第93話 研究欲も満たしてもらいたい

「しかし、惜しいのはお主が『普通の』人間ではなく、魂ですらない、ただの記憶だということじゃの」

 ダミアノじいさんはカフェオレさんの顔をじっと見つめ、ぶつぶつと呟く。引き剥がすことは可能じゃろうか、とか、この記憶を魔道具の中に閉じ込めて、自由に呼び出せるようにすれば便利じゃとか、その方がこの青いのも安心じゃろ、とか。

 カフェオレさんの表情も、ゆっくりと警戒したようなものに変わっていったから、目の前の白髪頭のじいさんが『やるかもしれない』と察したようだ。


「少し、見張っていてくれ」

 お茶を飲んでいた俺に、リカルド先生がそう声をかけてくる。見張るってアレをか、とじいさんたちに視線を戻すと、疲れたように先生は頷いた。

「弟を連れてくる」

「え?」

「少しは歩けるようになったんだ。介助は必要だがな」

 先生は驚いている俺の肩を叩いた後、大広間を出て行った。そして、その場に残された俺と淫乱ピンクは思わず見つめ合う。

「大丈夫なのかしら」

 やがてヴィヴィアンは不安げにそう言った後、飲んでいたお茶のカップをテーブルに置いて、落ち着かない様子で両手を膝の上に置いた。

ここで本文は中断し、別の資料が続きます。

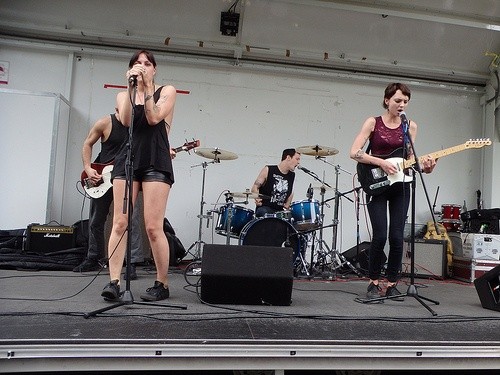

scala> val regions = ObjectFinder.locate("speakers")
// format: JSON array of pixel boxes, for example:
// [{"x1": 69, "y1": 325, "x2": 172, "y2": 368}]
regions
[
  {"x1": 400, "y1": 238, "x2": 447, "y2": 279},
  {"x1": 200, "y1": 243, "x2": 294, "y2": 306},
  {"x1": 337, "y1": 241, "x2": 387, "y2": 275},
  {"x1": 30, "y1": 225, "x2": 75, "y2": 253},
  {"x1": 474, "y1": 264, "x2": 500, "y2": 312}
]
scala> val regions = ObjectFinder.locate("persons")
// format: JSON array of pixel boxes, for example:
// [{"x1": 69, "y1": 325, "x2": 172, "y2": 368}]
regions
[
  {"x1": 101, "y1": 49, "x2": 175, "y2": 300},
  {"x1": 252, "y1": 148, "x2": 307, "y2": 271},
  {"x1": 351, "y1": 83, "x2": 439, "y2": 301},
  {"x1": 73, "y1": 102, "x2": 145, "y2": 280}
]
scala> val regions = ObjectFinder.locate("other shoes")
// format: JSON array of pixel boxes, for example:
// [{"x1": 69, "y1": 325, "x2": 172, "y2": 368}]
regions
[
  {"x1": 73, "y1": 261, "x2": 99, "y2": 272},
  {"x1": 124, "y1": 268, "x2": 138, "y2": 280}
]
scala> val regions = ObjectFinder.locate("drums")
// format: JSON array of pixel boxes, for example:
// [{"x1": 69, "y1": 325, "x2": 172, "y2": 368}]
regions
[
  {"x1": 443, "y1": 202, "x2": 461, "y2": 230},
  {"x1": 240, "y1": 214, "x2": 300, "y2": 268},
  {"x1": 215, "y1": 205, "x2": 256, "y2": 240},
  {"x1": 291, "y1": 199, "x2": 322, "y2": 229}
]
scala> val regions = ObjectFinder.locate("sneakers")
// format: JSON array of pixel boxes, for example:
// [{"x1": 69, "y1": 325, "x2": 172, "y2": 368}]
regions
[
  {"x1": 101, "y1": 279, "x2": 120, "y2": 301},
  {"x1": 386, "y1": 284, "x2": 405, "y2": 301},
  {"x1": 367, "y1": 281, "x2": 382, "y2": 297},
  {"x1": 140, "y1": 281, "x2": 169, "y2": 301}
]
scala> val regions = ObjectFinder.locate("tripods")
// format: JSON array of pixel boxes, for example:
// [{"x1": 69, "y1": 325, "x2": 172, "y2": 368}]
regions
[
  {"x1": 175, "y1": 157, "x2": 220, "y2": 263},
  {"x1": 359, "y1": 124, "x2": 440, "y2": 317},
  {"x1": 293, "y1": 154, "x2": 363, "y2": 279}
]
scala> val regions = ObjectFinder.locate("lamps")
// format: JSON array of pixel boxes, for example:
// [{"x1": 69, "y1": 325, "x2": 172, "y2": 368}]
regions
[{"x1": 219, "y1": 1, "x2": 242, "y2": 38}]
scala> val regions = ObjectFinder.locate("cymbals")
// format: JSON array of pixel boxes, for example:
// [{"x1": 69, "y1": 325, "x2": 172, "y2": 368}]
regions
[
  {"x1": 314, "y1": 186, "x2": 334, "y2": 191},
  {"x1": 295, "y1": 145, "x2": 339, "y2": 157},
  {"x1": 193, "y1": 147, "x2": 239, "y2": 161},
  {"x1": 230, "y1": 192, "x2": 265, "y2": 198}
]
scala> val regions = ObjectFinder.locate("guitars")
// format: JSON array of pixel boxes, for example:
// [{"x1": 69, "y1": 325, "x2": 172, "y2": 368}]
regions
[
  {"x1": 80, "y1": 138, "x2": 199, "y2": 198},
  {"x1": 356, "y1": 138, "x2": 492, "y2": 197}
]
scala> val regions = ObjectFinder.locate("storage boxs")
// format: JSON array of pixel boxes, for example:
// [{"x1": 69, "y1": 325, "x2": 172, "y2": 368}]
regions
[
  {"x1": 461, "y1": 232, "x2": 500, "y2": 260},
  {"x1": 451, "y1": 255, "x2": 500, "y2": 284}
]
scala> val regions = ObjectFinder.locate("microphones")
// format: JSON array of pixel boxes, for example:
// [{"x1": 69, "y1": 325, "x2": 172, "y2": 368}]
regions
[
  {"x1": 281, "y1": 241, "x2": 290, "y2": 247},
  {"x1": 297, "y1": 165, "x2": 310, "y2": 173},
  {"x1": 129, "y1": 75, "x2": 137, "y2": 83},
  {"x1": 398, "y1": 111, "x2": 409, "y2": 129}
]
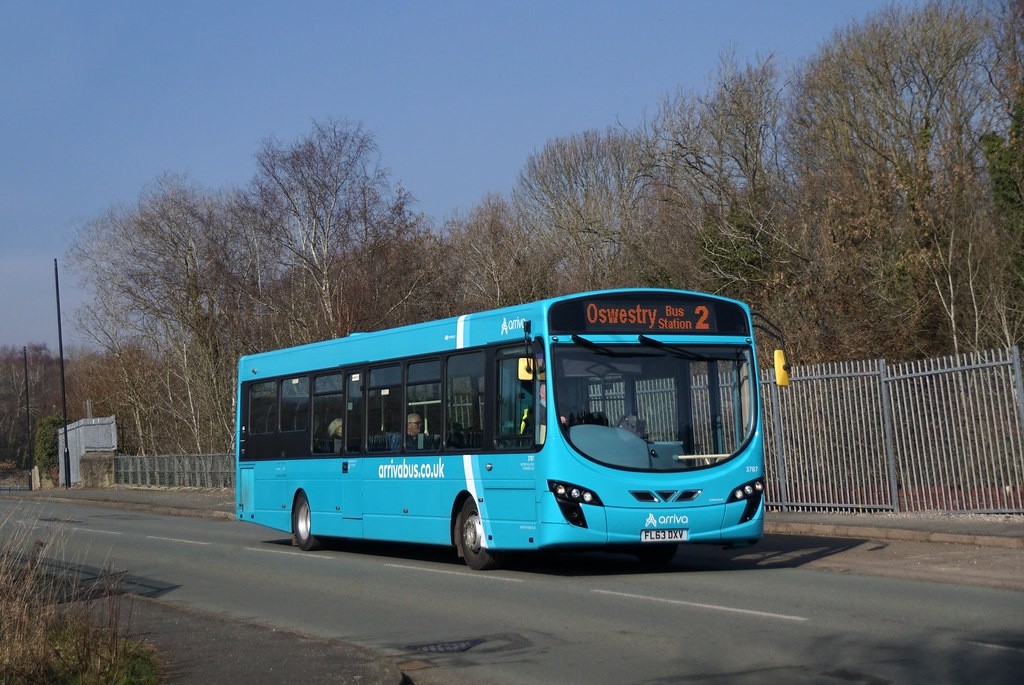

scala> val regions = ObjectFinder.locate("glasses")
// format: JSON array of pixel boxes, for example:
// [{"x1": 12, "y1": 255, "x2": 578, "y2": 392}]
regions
[{"x1": 410, "y1": 421, "x2": 423, "y2": 425}]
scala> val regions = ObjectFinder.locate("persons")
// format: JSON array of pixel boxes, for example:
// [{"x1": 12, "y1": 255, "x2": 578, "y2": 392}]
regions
[
  {"x1": 326, "y1": 418, "x2": 359, "y2": 453},
  {"x1": 527, "y1": 383, "x2": 574, "y2": 434},
  {"x1": 390, "y1": 412, "x2": 435, "y2": 451}
]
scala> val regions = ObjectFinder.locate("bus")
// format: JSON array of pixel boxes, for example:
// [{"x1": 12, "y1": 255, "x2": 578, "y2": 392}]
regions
[{"x1": 234, "y1": 284, "x2": 791, "y2": 578}]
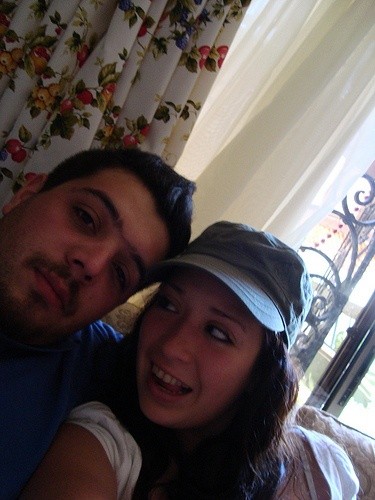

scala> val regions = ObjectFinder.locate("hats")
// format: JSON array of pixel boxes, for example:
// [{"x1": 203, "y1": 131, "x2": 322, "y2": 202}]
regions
[{"x1": 158, "y1": 220, "x2": 314, "y2": 354}]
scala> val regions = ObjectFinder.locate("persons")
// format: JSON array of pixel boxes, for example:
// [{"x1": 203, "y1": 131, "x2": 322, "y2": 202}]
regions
[
  {"x1": 0, "y1": 148, "x2": 194, "y2": 500},
  {"x1": 19, "y1": 222, "x2": 365, "y2": 500}
]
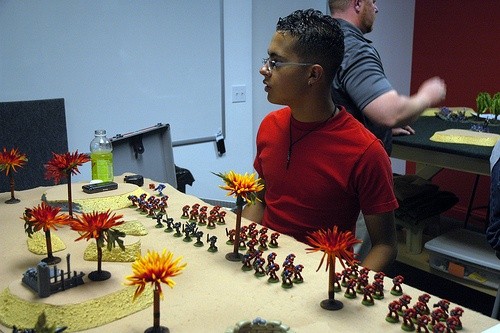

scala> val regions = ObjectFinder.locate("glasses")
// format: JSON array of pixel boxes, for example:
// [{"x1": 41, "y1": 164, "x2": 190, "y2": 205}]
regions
[{"x1": 262, "y1": 57, "x2": 312, "y2": 71}]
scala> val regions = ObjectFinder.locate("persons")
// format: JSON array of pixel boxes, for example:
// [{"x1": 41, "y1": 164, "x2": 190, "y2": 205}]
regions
[
  {"x1": 328, "y1": 0, "x2": 447, "y2": 263},
  {"x1": 231, "y1": 7, "x2": 400, "y2": 276}
]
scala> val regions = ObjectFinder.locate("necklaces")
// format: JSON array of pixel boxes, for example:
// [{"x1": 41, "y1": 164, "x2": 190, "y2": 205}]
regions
[{"x1": 284, "y1": 103, "x2": 338, "y2": 171}]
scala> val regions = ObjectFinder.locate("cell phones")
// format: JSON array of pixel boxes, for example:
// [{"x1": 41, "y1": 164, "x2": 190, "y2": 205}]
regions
[{"x1": 82, "y1": 181, "x2": 118, "y2": 194}]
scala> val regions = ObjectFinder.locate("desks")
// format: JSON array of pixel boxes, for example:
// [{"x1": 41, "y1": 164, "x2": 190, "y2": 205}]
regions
[
  {"x1": 368, "y1": 105, "x2": 500, "y2": 299},
  {"x1": 0, "y1": 172, "x2": 500, "y2": 333}
]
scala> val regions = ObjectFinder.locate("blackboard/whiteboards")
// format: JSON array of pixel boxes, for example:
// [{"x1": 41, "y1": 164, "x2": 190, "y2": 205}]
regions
[{"x1": 0, "y1": 0, "x2": 225, "y2": 155}]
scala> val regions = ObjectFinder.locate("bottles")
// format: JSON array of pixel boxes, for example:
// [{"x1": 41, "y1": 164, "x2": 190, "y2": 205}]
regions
[{"x1": 90, "y1": 130, "x2": 113, "y2": 183}]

「俺の忠犬、いや、オルフェリオは元に戻るのか、あれ」

 ラウール殿下はしばらくダミアノじいさんの傍で立って様子を見ていたが、埒が明かないとでも考えたのか、俺に近づいてそんなことを訊いてくる。さすがに心配そうな表情に嘘はないようで、ブルーハワイに視線を戻して眉を顰めている。

 そんな彼を安心させるために、ダミアノじいさんが昔、グラマンティ魔法学園の教師だったこと、リカルド先生より強いかもしれないことを説明しておく。

「おじいさまでしたら大丈夫です」

 ――多分。

 と、心の中で呟きつつ、俺も問題の二人を見守る。

 余裕を見せるじいさんと、それに噛みつくかのような敵意を見せつつも笑うカフェオレさん。蛇とマングース、犬と猿みたいな二人だな、と考えているとそこへリカルド先生が戻ってきて、大広間の空気が動いた。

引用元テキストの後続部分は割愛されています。